Commentators and forums also highlight a mutual friction in historical and cultural perceptions between the two societies, particularly regarding Empire of Japan. While Taiwan generally maintains a favorable and nostalgic view of Japan's colonial legacy, South Korea has constructed a strong anti-colonial nationalism rooted in its historical suffering. According to the Taiwan Association of University Professors, this divergence leaves many Taiwanese struggling to understand South Korea's international alignments, while South Koreans remain perplexed by Taiwan's strong pro-Japan sentiment. Koreanologists such as Chu Li-shi noted that even South Korean diplomats in Taipei have expressed confusion over why Taiwanese media, while highly receptive to Japan and the United States, occasionally single out South Korea for sensationalized criticism.

== Public opinion ==
According to a 2009 survey conducted by King Car Cultural & Educational Foundation, South Korea ranked 2nd (33.3%) in "Unfriendly countries" among Taiwanese youth, and still 2nd (47.4%) in "Unfriendly countries" in 2011. In 2018, the survey suggested that South Korea ranked 4th (20.2%) as "Friendly countries", while still 4th (22.2%) in 2022.

Some researchers noticed gender as a factor of anti-Korean sentiment among Taiwanese people. Generally, Taiwanese males are more likely to express their dislike of Korean people and culture. Chen suggested that the strong anti-Korean sentiment among Taiwanese males may be related to young Taiwanese men's interest in electronics and sports.

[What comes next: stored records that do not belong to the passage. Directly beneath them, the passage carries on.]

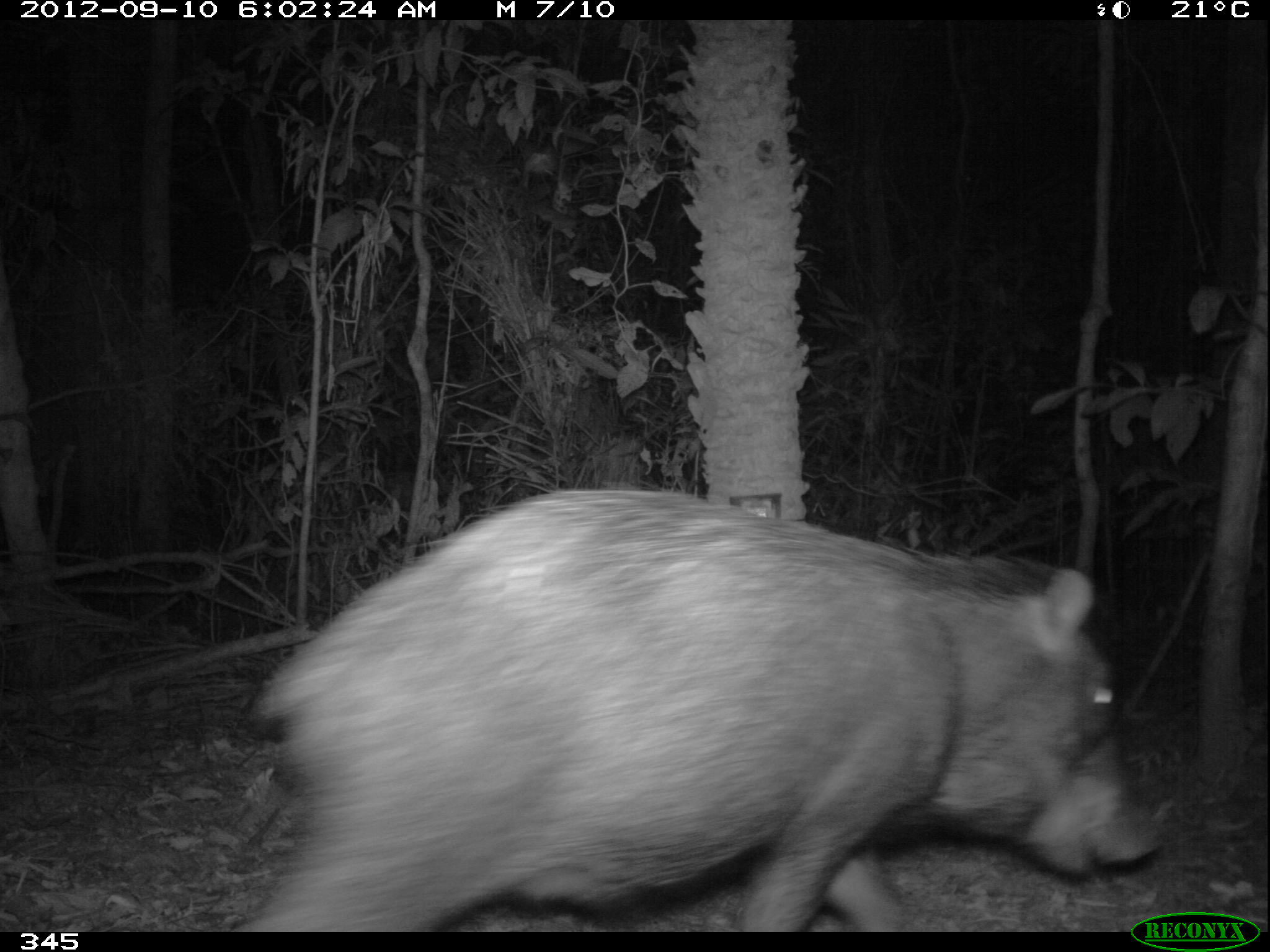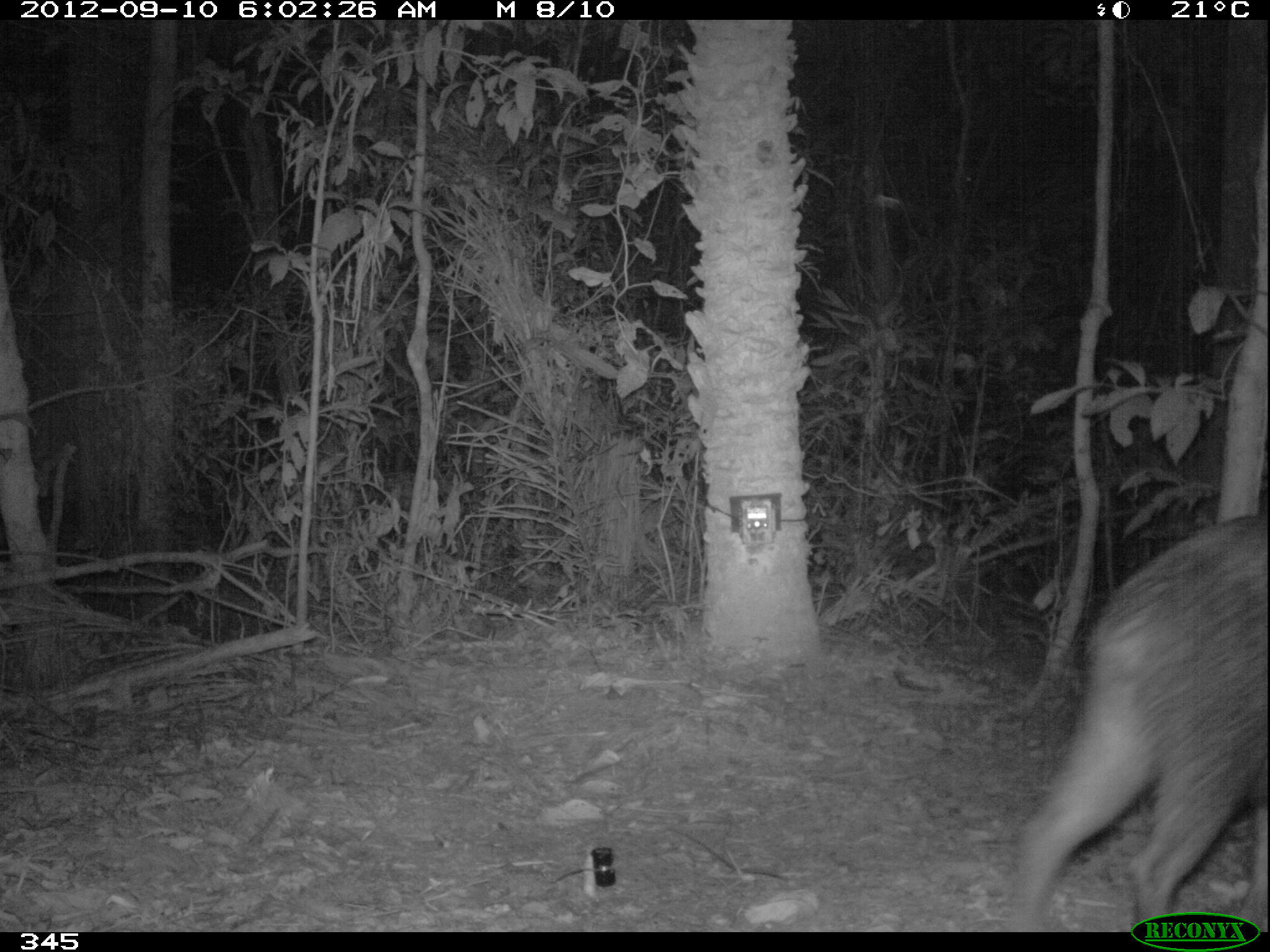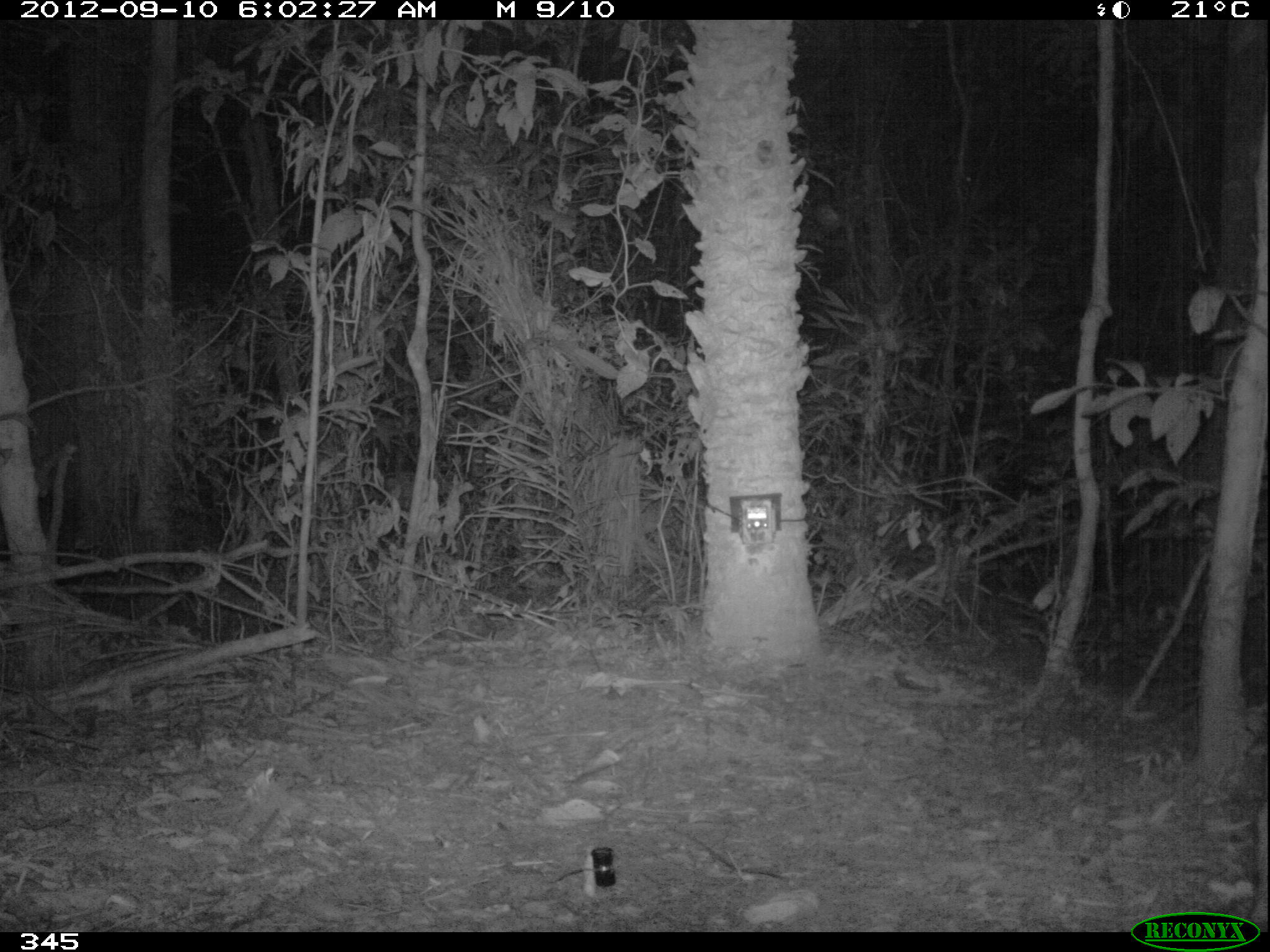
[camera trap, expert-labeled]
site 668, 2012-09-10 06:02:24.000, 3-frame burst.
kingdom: Animalia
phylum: Chordata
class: Mammalia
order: Artiodactyla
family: Tayassuidae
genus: Tayassu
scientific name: Tayassu pecari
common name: white-lipped peccary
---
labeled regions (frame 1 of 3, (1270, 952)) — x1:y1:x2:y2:
tayassu pecari: 228:485:1160:932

According to Park's qualitative research in 2023, Taiwanese who held anti-Korean sentiment stayed in previous generations. Newer generations after the 2010s did not hold anti-Korean sentiment, and instead have a positive perception of Korea. Park suggested that the Korean wave played a key role in declining anti-Korean sentiment among the younger generation in Taiwan. When reviewing anti-Korean sentiment in Taiwan in 2023, Huang also noticed that anti-Korean sentiment in Taiwan had declined in the 2010s, and attributes the trend to the Korean government's reform of culture policies, which affected Taiwanese's view on Korea at the time.